> [Task material]
((
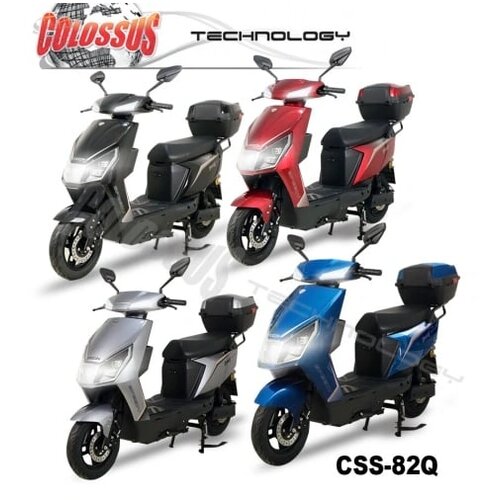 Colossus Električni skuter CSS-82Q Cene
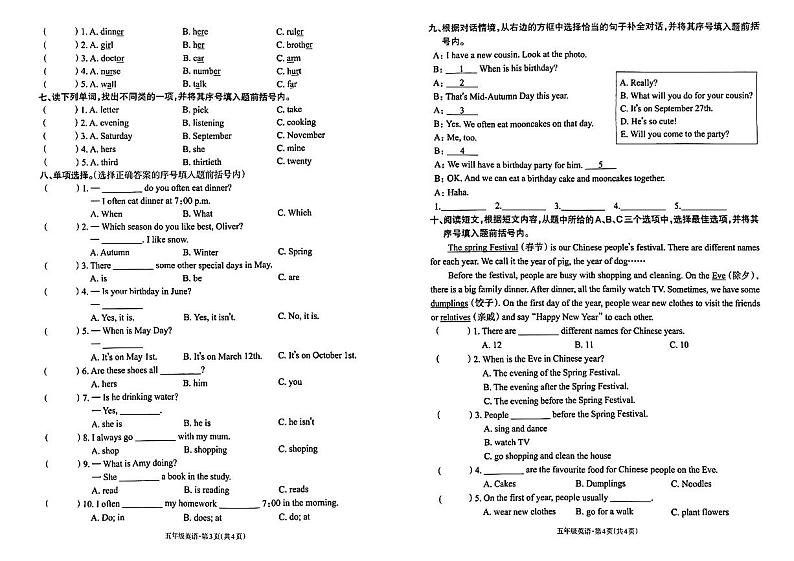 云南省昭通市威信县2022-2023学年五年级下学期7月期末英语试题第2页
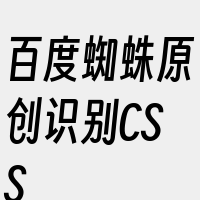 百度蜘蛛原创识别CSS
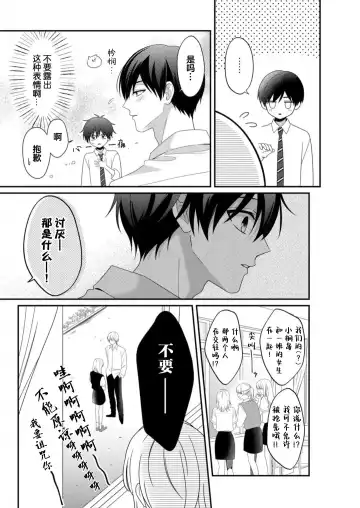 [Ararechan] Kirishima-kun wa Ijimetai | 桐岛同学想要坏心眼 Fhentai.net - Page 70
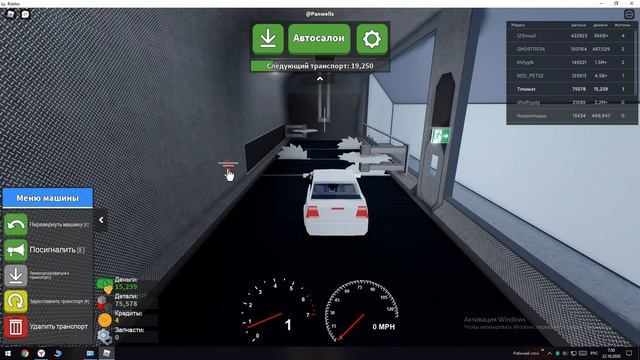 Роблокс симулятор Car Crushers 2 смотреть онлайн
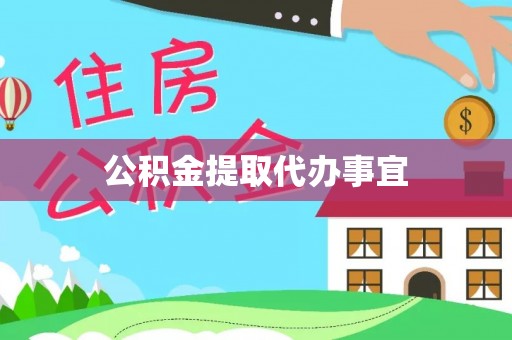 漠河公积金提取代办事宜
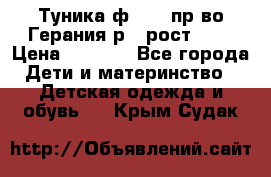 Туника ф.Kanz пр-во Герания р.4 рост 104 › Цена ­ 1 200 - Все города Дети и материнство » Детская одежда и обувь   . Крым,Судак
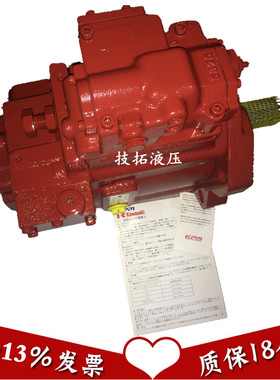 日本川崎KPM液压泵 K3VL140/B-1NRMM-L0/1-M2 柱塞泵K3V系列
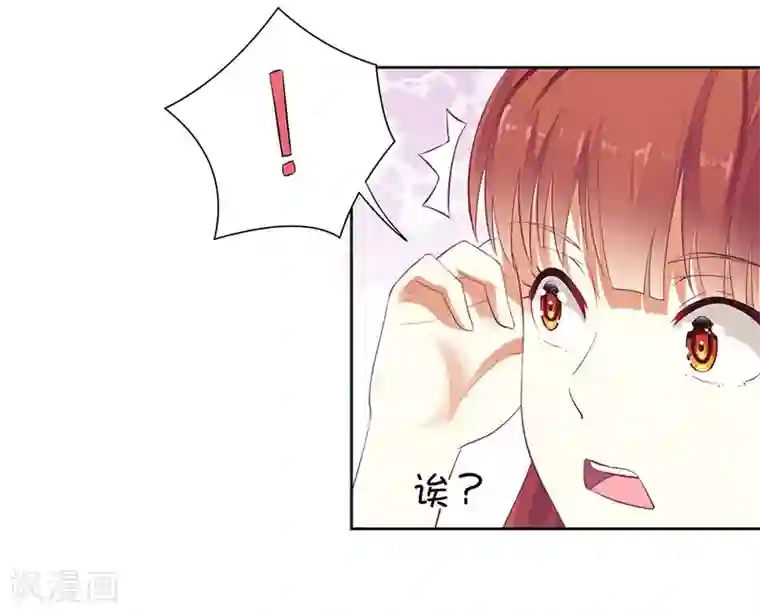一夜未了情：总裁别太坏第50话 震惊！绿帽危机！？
))
((
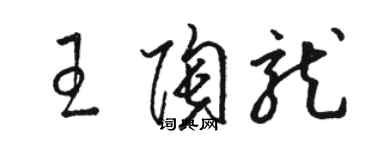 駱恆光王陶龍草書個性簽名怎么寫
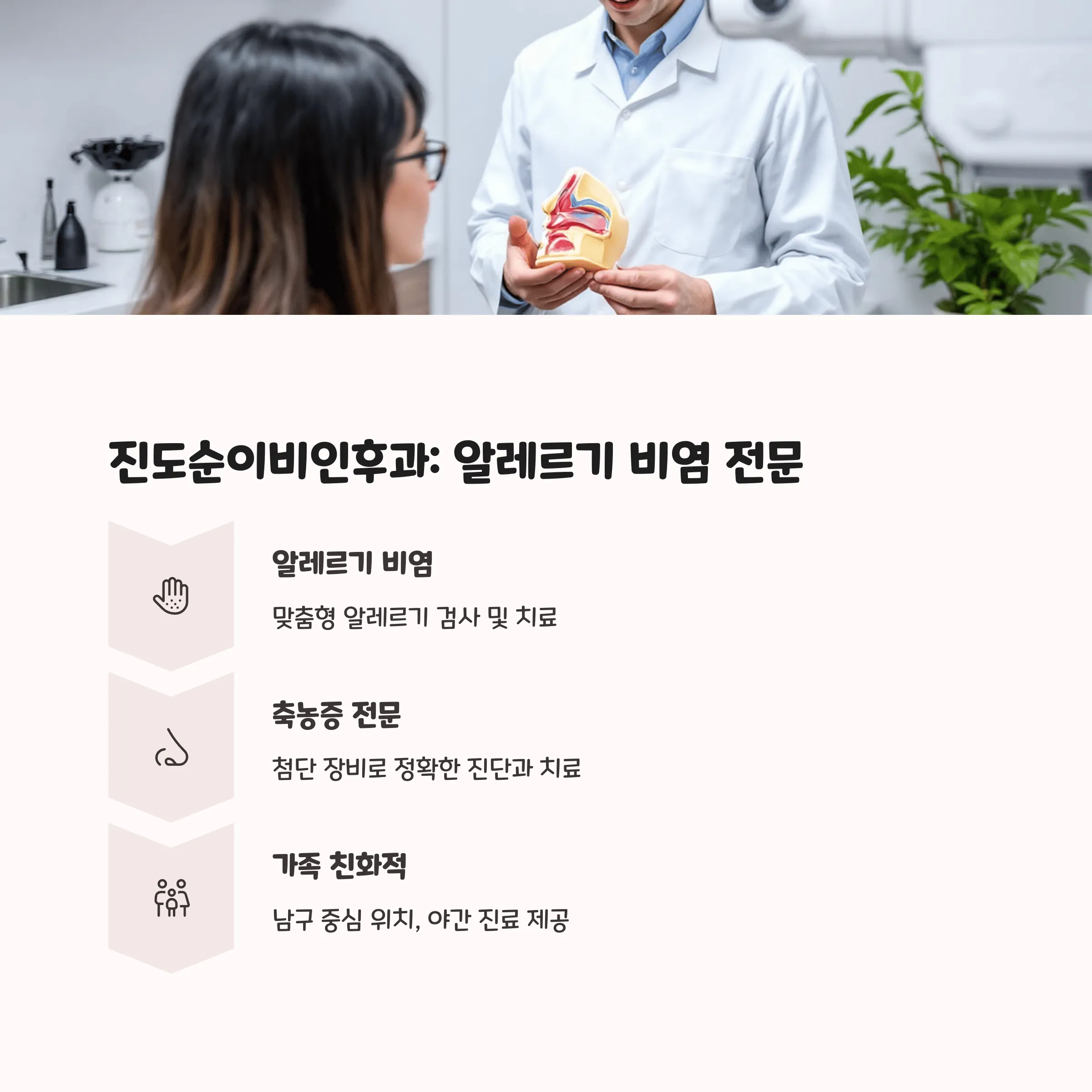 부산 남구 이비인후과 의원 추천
))
> [What you need to do] Give the lines from the one containing "Colossus Električni skuter CSS-82Q Cene" through the one containing "一夜未了情：总裁别太坏第50话 震惊！绿帽危机！？" as a JSON list of strings, one string per line, with blank lines dropped and the pictures left out.

> [Response to the exercise]
[
  " Colossus Električni skuter CSS-82Q Cene",
  " 云南省昭通市威信县2022-2023学年五年级下学期7月期末英语试题第2页",
  " 百度蜘蛛原创识别CSS",
  " [Ararechan] Kirishima-kun wa Ijimetai | 桐岛同学想要坏心眼 Fhentai.net - Page 70",
  " Роблокс симулятор Car Crushers 2 смотреть онлайн",
  " 漠河公积金提取代办事宜",
  " Туника ф.Kanz пр-во Герания р.4 рост 104 › Цена ­ 1 200 - Все города Дети и материнство » Детская одежда и обувь   . Крым,Судак",
  " 日本川崎KPM液压泵 K3VL140/B-1NRMM-L0/1-M2 柱塞泵K3V系列",
  "一夜未了情：总裁别太坏第50话 震惊！绿帽危机！？"
]